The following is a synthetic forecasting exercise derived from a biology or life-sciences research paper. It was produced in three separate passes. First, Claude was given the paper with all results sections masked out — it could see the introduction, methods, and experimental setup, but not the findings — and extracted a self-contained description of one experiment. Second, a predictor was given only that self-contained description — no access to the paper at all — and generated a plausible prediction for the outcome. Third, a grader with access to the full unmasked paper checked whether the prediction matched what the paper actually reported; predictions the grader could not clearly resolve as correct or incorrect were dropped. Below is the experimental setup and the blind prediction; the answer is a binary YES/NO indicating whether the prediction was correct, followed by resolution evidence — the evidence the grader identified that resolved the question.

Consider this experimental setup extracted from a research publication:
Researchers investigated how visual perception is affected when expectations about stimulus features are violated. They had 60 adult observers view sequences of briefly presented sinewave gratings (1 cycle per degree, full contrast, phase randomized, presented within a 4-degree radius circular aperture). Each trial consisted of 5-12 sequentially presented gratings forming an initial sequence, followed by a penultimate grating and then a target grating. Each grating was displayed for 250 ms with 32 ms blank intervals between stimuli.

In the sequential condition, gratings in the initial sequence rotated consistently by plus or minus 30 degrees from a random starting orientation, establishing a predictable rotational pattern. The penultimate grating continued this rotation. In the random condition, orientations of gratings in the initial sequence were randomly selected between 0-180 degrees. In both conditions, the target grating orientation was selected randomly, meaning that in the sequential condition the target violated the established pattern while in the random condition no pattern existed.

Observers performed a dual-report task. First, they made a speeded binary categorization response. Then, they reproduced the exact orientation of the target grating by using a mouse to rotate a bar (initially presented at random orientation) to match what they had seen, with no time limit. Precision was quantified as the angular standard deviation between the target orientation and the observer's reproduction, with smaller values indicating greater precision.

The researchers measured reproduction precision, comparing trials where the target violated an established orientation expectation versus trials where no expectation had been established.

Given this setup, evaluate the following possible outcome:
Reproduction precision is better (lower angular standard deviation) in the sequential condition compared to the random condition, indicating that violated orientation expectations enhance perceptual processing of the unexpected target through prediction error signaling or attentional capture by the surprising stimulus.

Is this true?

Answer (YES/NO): YES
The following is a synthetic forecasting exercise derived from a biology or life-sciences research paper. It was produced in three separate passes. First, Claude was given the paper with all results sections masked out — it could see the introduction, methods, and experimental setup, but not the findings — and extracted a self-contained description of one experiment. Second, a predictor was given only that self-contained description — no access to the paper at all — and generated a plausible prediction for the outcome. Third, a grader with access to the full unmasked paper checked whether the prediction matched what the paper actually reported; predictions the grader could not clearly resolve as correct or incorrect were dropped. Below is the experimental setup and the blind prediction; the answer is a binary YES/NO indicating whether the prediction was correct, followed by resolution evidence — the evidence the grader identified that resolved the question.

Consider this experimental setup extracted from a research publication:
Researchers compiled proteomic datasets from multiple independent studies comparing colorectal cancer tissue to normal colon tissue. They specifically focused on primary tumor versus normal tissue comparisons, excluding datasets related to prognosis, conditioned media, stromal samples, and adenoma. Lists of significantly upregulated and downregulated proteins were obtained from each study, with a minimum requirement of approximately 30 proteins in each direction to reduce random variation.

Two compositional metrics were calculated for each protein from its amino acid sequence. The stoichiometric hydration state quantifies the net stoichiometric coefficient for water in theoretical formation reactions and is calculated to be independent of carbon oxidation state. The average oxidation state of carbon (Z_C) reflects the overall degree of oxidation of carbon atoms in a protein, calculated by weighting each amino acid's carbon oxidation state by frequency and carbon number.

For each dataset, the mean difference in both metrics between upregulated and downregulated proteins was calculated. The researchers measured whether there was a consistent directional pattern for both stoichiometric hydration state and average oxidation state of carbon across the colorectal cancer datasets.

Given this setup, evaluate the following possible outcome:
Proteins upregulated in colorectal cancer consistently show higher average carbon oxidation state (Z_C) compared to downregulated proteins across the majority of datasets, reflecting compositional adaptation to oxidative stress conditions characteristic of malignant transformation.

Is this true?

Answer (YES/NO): YES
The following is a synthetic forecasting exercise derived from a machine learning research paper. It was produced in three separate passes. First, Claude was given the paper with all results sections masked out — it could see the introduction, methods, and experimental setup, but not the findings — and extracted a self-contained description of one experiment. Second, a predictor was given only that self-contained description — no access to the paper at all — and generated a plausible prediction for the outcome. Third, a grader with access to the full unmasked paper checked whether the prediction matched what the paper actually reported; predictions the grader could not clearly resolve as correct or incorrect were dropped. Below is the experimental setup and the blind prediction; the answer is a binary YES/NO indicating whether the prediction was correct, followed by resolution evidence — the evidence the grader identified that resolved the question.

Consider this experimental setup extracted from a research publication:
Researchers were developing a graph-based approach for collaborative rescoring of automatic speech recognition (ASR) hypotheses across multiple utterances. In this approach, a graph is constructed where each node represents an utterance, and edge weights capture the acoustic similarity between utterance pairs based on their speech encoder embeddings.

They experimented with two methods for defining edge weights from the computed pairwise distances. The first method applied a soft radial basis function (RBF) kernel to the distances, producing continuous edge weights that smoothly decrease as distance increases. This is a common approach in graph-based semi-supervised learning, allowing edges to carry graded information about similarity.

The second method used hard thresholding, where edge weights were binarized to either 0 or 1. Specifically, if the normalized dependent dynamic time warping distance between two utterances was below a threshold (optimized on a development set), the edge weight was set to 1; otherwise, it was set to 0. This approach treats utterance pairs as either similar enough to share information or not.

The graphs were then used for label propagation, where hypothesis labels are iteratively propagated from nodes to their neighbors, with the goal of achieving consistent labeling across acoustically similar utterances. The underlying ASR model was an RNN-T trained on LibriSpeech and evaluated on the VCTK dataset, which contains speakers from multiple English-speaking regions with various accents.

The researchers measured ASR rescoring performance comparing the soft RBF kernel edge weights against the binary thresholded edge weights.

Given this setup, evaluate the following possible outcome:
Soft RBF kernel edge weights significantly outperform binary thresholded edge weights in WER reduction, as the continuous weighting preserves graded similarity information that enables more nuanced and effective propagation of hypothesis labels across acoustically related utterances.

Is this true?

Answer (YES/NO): NO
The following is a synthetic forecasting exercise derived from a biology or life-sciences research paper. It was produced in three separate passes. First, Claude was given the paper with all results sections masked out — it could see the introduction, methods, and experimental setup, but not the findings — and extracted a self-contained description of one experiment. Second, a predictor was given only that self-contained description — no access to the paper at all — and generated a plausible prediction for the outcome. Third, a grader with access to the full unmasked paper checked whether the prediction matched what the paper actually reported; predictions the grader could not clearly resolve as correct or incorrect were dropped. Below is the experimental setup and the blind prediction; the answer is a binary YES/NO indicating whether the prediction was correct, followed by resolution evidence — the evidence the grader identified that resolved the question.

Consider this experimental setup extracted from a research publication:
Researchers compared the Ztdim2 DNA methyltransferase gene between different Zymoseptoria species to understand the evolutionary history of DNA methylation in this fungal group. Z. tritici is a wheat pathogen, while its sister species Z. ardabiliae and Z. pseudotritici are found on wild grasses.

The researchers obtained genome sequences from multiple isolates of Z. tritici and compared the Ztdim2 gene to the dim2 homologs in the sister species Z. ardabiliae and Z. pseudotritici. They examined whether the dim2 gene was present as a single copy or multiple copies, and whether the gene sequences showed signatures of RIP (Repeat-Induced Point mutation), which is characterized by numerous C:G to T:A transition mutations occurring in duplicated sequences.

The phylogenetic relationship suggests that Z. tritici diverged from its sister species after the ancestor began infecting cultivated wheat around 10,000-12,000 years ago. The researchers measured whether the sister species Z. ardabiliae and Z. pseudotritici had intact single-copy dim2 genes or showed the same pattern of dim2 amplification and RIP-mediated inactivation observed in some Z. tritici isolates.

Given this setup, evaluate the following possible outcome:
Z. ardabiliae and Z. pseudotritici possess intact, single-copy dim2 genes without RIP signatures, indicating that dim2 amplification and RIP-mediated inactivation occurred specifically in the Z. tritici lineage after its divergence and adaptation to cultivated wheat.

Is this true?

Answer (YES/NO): YES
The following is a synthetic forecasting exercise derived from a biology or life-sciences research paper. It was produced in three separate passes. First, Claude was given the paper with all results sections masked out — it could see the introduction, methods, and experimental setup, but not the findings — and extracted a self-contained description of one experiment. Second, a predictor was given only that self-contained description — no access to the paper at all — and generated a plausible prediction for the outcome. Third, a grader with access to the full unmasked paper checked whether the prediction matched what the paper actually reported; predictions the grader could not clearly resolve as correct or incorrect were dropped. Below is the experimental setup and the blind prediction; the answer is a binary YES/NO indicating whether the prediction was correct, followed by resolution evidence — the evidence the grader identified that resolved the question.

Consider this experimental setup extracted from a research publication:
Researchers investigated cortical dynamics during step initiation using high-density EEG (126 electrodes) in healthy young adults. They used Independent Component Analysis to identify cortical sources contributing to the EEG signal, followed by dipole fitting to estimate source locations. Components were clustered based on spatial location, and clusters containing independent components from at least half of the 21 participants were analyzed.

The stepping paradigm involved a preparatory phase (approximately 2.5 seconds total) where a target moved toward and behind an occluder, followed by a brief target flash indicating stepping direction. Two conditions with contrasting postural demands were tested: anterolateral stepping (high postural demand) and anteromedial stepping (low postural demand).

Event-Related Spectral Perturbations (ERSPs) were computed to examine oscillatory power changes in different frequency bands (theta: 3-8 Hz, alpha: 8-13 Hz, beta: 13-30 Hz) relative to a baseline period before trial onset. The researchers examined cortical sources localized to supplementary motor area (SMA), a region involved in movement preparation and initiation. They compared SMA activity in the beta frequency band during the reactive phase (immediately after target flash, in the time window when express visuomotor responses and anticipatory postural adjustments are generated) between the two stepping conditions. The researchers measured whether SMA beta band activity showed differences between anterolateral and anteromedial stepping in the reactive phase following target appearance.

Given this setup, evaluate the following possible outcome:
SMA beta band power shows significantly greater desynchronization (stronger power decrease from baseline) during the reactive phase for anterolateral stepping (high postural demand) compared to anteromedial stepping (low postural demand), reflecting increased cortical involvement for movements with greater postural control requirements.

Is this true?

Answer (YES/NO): NO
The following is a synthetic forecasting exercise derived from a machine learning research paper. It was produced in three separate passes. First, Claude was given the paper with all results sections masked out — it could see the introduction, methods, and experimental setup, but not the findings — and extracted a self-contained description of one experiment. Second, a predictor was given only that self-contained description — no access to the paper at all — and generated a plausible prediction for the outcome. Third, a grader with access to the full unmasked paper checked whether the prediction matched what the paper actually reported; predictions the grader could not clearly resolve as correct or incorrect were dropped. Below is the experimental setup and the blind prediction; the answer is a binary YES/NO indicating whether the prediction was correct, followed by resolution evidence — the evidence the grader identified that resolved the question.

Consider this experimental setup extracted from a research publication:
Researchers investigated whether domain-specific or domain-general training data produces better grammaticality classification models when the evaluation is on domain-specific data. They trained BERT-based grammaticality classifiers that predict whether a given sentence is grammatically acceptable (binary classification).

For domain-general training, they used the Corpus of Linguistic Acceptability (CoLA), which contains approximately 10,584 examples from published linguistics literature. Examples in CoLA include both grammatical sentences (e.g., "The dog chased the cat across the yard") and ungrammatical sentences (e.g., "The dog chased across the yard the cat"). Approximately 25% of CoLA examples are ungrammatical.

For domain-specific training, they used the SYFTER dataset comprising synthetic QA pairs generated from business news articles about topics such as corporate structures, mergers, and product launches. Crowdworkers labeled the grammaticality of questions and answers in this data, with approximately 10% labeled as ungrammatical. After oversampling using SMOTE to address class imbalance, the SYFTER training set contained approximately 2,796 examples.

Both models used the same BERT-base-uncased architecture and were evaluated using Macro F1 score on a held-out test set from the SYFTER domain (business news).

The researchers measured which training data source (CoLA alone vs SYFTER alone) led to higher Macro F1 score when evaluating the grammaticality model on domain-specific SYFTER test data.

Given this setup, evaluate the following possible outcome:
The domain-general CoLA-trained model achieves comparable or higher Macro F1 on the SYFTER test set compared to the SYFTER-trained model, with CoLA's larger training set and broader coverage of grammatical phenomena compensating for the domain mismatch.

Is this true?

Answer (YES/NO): NO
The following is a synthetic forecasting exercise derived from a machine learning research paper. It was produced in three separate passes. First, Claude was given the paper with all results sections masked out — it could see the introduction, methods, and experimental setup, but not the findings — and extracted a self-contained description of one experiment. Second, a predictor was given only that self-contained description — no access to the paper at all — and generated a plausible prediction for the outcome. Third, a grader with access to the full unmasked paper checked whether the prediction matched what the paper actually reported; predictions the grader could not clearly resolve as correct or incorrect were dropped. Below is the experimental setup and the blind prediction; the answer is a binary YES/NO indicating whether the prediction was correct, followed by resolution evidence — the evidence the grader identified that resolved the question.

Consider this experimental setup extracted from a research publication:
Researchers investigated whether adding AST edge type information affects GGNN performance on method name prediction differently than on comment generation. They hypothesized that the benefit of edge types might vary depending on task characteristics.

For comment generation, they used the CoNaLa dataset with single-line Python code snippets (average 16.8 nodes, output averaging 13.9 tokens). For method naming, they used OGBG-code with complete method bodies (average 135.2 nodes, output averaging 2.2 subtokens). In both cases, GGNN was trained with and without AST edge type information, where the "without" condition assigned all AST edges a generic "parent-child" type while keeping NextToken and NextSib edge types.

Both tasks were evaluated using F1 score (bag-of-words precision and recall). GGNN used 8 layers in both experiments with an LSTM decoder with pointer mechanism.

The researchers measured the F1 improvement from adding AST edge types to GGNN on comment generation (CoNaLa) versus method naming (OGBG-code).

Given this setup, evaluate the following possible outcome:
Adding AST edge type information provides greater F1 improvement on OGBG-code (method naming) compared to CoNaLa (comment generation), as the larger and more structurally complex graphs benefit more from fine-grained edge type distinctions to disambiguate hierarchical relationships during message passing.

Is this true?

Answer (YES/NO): NO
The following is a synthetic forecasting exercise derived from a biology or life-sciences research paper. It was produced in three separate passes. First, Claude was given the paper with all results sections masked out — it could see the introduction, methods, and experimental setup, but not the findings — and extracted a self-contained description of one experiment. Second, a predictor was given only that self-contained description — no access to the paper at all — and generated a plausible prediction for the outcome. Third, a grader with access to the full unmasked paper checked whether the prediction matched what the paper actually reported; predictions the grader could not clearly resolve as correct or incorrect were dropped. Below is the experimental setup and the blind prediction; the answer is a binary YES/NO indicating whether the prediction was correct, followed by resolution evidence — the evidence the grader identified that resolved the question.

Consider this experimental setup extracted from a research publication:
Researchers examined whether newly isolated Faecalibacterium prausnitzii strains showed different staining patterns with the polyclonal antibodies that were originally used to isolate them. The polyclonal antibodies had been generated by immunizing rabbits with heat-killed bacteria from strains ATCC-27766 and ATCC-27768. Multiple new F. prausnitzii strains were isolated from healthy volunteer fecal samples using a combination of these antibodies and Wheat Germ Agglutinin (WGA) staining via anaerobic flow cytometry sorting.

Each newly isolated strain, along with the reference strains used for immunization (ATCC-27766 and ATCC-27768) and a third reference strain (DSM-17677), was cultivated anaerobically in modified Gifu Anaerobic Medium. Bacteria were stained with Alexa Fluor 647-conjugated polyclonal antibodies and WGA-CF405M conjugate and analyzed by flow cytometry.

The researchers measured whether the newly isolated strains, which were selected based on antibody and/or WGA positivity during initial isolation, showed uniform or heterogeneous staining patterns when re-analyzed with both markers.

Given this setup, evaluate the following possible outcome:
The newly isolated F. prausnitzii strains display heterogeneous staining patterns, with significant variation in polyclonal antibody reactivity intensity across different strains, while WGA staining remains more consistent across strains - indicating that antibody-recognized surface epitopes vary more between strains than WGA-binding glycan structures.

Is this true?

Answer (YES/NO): NO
- - - -
Write out each line above that contains the word "kernel".

They experimented with two methods for defining edge weights from the computed pairwise distances. The first method applied a soft radial basis function (RBF) kernel to the distances, producing continuous edge weights that smoothly decrease as distance increases. This is a common approach in graph-based semi-supervised learning, allowing edges to carry graded information about similarity.
The researchers measured ASR rescoring performance comparing the soft RBF kernel edge weights against the binary thresholded edge weights.
Soft RBF kernel edge weights significantly outperform binary thresholded edge weights in WER reduction, as the continuous weighting preserves graded similarity information that enables more nuanced and effective propagation of hypothesis labels across acoustically related utterances.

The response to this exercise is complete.